Can you compare Hubert Aiwanger and Joschka Fischer? Naturally!

Fried – view from Berlin
Politicians and their past: Can you compare Hubert Aiwanger and Joschka Fischer? Naturally!

Hubert Aiwanger and Joschka Fischer: The biggest difference between the two cases lies in their historical classification star– Columnist Nico Fried

© Illustration: Sebastian König/Stern; Photo: Henning Kretschmer/Stern

Hubert Aiwanger has been criticized for a disgusting leaflet. His defenders refer to Joschka Fischer and his past. You can draw this comparison: one has declared himself, the other has not.

Hubert Aiwanger, Bavaria’s Deputy Prime Minister, has come under pressure because of a disgusting leaflet. The pamphlet in which a fictitious competition with a free flight through the chimney in Auschwitz was advertised was found at Aiwanger’s 35 years ago. No sooner were the allegations known than Aiwanger’s defense attorneys called the case of another politician who had to explain himself because of his past: Joschka Fischer.

This reaction is now called “Whataboutism”. This means that when a person is criticized, their defenders attempt to criticize another person for the purpose of relativization. They ask: “What about …?”, in German: “What about …?” The aim is to show the critics that there are two standards: you punish one and let the other go. It is true that whataboutism is often a diversionary tactic to avoid having to deal with the core of the allegations. However, it is also true that whataboutism is sometimes used as a catchphrase to stifle a discussion that could well be worthwhile – as in the case of Aiwanger and Fischer.

Aiwanger escapes the pressure

So you could deal with Aiwanger’s possible offense and its importance for today – if he did it himself. Yet everything Aiwanger had described up until earlier this week boiled down to evading the pressure, not explaining what happened when he was 16 and why.

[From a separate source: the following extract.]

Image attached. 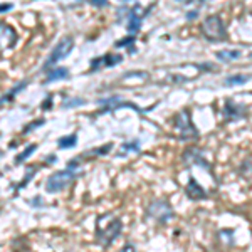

Joschka Fischer, who was already an adult at the time of his career as a demonstrator and stone thrower, had already acknowledged his past before he became foreign minister, at least in general terms. After 2001, when the star Printed pictures that showed him abusing a police officer, Fischer explained further – sometimes with concrete memories, sometimes with gaps in the memory, sometimes convincingly, sometimes less convincingly. But at least one could discuss and evaluate his portrayal, which was highly controversial for weeks.

Fischer recognized a mistake in good time

The ability of democracy to integrate was a major topic in the debate about Fischer. Until then, it had an ambivalent reputation because it had enabled a Nazi like Hans Globke to continue his career in the Chancellery. In the case of Fischer, on the other hand, it was positive that would-be revolutionaries can also become democrats.

The case of Hubert Aiwanger is different because he does not hold the current democracy in high esteem. He recently called on the audience at a rally to take back democracy, shortly thereafter he described it as only “formal”. So it is doubtful whether Aiwanger attaches importance to the integrative power of this democracy or whether he personally expects more from deliberate distancing.

The biggest difference between the two cases lies in their historical classification: Fischer’s street fighters were at the beginning of a radicalization of the left, from which he distanced himself late, but credibly and permanently, when in the RAF terrorism and the murder of Hanns Martin Schleyer “the shot in the neck language of the Nazis”, as he put it. Fischer recognized a mistake in good time. The leaflet from the Aiwanger company, however, refers to a story whose bestiality was well known 35 years ago in every respect. Making provocative jokes with it was no longer a mistake in 1987, but just a lunacy.